*Problem statement*. Which lines run from the one containing "2017年02月26日中文晚间播报" to the end of the material below? Copy them exactly, pictures excluded.
=-=-=-=-=
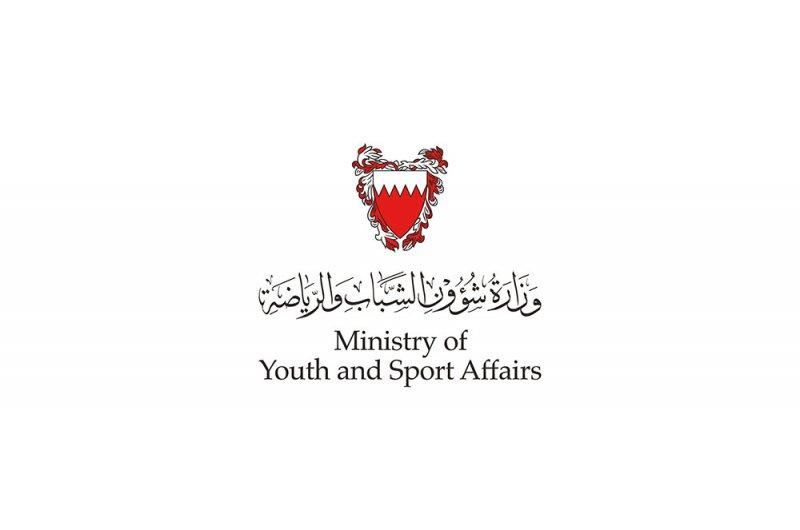 """""""الشباب والرياضة"""" تغلق مركز تمكين شباب كرانة لمدة 15 يوم"""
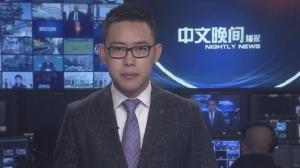 2017年02月26日中文晚间播报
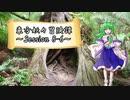 【東方卓遊戯】東方妖々冒険譚【SW2.5】Session 8-6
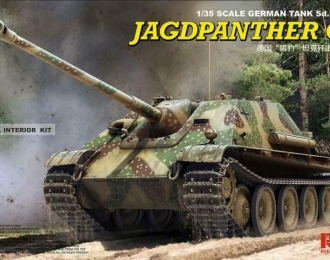 Сборная модель Jagdpanther G2 with full interior & workable track links
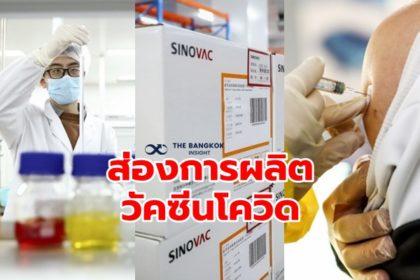 รูปข่าว ตั้งแต่ต้นจนจบ! ส่องการผลิต 'วัคซีนโควิด' ชนิดเชื้อตายของจีน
=-=-=-=-=
*Output*.
 2017年02月26日中文晚间播报
 【東方卓遊戯】東方妖々冒険譚【SW2.5】Session 8-6
 Сборная модель Jagdpanther G2 with full interior & workable track links
 รูปข่าว ตั้งแต่ต้นจนจบ! ส่องการผลิต 'วัคซีนโควิด' ชนิดเชื้อตายของจีน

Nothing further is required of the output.